José Luis Medina Lizalde, exdirigente estatal del Movimiento Regeneración Nacional (Morena) (Foto: Archivo Página 24)
José Luis Medina Lizalde, exdirigente estatal del Movimiento Regeneración Nacional (Morena), criticó la reunión masiva que reunió a figuras políticas del priísmo local en la boda de Francisco Escobedo Villegas, actual coordinador de Direcciones Regionales de la Secretaría de Educación de Zacatecas (Seduzac).

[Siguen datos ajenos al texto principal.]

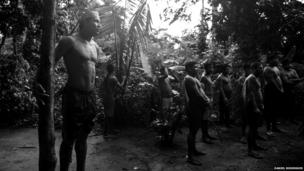 Indigenous residents of Kyikateje-Gaviao gathered in the jungle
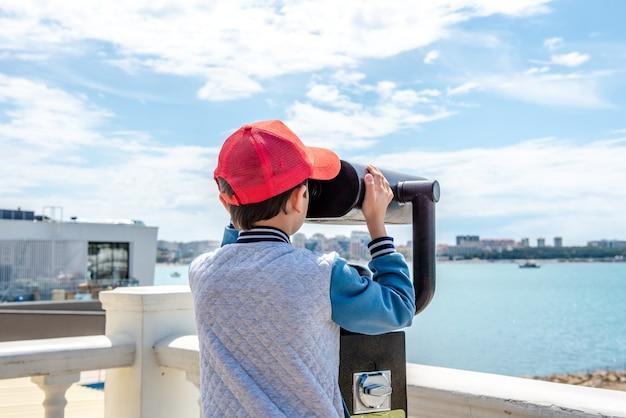Petit garçon regardant dans l'oculaire du télescope touristique voyage destination touristique grossissement paysage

El pasado fin de semana circularon en redes sociales, las imágenes de la fiesta que tuvo lugar en el rancho El Marengo en Genaro Codina, a la que acudieron 200 personas, entre ellas el exgobernador Miguel Alonso Reyes y el coordinador de la Feria Nacional de Zacatecas (Fenaza), Benjamín Medrano Quezada.
Esto pese a que desde hace seis meses están prohibidas las fiestas por la pandemia, además en las imágenes se aprecia cómo los invitados no cumplieron los protocolos de sanidad como el uso de cubrebocas.
Al respecto, Medina Lizalde consideró que no se superará la contingencia en la entidad porque ni desde la casa cumplen con las medidas, al reprochar que los “destacados” priístas dan testimonio público de “valemadrismo” respecto a la salud pública tan amenazada, así como del propio gobierno.
Esto a raíz de que a inicios de la semana un grupo de personas que se dedican a organizar todo tipo de eventos sociales y quienes rentan salones de fiestas, pidieron al gobernador Alejandro Tello Cristerna que se reactive este sector.
En este tenor, el entrevistado consideró prudente que los dejen operar bajo medidas sanitarias para que se reactive la economía.
“Si el lunes tuvieron que protestar los propietarios de eventos sociales, por qué el fin de semana tuvo lugar en un salón de eventos una fiesta, violando las disposiciones y permitido por la autoridad. Este episodio tiene muchas aristas que deben analizarse, porque estuvieron ahí muchos amigos, qué irresponsable acto”, tronó.
Frente a esta situación, el exlegislador local consideró que esta irresponsabilidad merece por lo menos “un tirón de orejas”, y máximo la separación del cargo por el enorme vacío de autoridad que transparenta este acto, al que debe responder el gobernador, la Secretaría de Salud y el ayuntamiento de Genaro Codina.